- [TASK INPUT]:
* START *

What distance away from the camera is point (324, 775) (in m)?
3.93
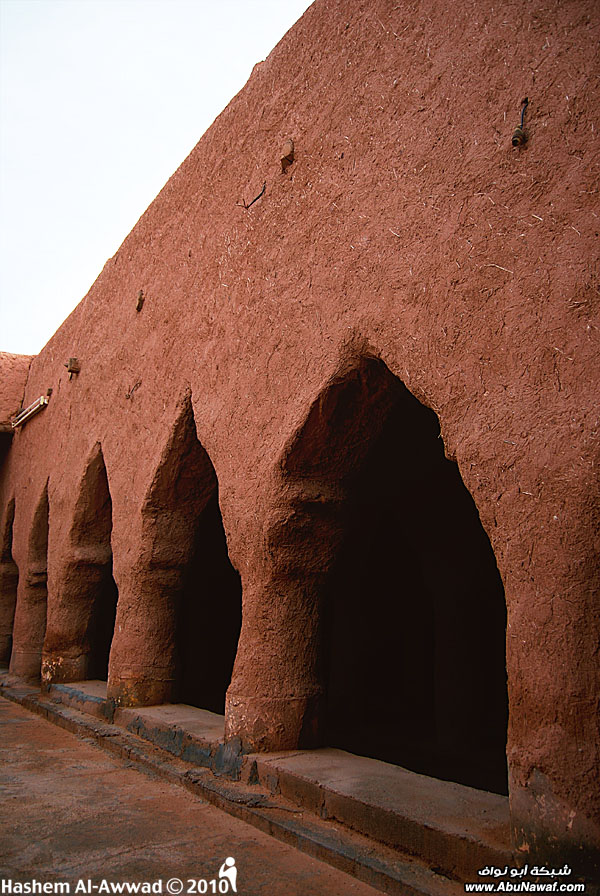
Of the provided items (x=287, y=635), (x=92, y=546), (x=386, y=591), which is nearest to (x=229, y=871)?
(x=287, y=635)

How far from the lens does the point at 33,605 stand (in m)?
9.14

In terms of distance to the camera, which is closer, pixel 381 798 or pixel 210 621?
pixel 381 798

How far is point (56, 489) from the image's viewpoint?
8.23 m

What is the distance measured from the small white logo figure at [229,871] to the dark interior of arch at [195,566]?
2966 millimetres

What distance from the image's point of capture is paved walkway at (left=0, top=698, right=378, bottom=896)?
273 cm

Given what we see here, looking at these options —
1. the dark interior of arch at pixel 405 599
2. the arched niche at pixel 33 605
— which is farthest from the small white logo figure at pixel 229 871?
the arched niche at pixel 33 605

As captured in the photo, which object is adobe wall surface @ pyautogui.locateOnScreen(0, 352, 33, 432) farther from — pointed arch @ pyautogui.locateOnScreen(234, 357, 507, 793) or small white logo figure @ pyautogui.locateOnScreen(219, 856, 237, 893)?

* END *

- [EXERCISE]:
Reproduce the records from the line containing "Of the provided" through the end of the records, substituting "viewer" for "camera" and leaving everything else unchanged.

- [SOLUTION]:
Of the provided items (x=287, y=635), (x=92, y=546), (x=386, y=591), which is nearest to (x=229, y=871)?
(x=287, y=635)

How far from the lens does the point at 33,605 stand (in m)?
9.14

In terms of distance to the viewer, which is closer, pixel 381 798 or pixel 210 621?
pixel 381 798

How far is point (56, 489) from the image's viewpoint?
8.23 m

What is the distance measured from the small white logo figure at [229,871] to the dark interior of arch at [195,566]?
2966 millimetres

What distance from the image's point of capture is paved walkway at (left=0, top=698, right=378, bottom=896)?
273 cm

Given what we see here, looking at these options —
1. the dark interior of arch at pixel 405 599
2. the arched niche at pixel 33 605
— which is farthest from the small white logo figure at pixel 229 871?
the arched niche at pixel 33 605

As captured in the photo, which object is adobe wall surface @ pyautogui.locateOnScreen(0, 352, 33, 432) farther from — pointed arch @ pyautogui.locateOnScreen(234, 357, 507, 793) or small white logo figure @ pyautogui.locateOnScreen(219, 856, 237, 893)?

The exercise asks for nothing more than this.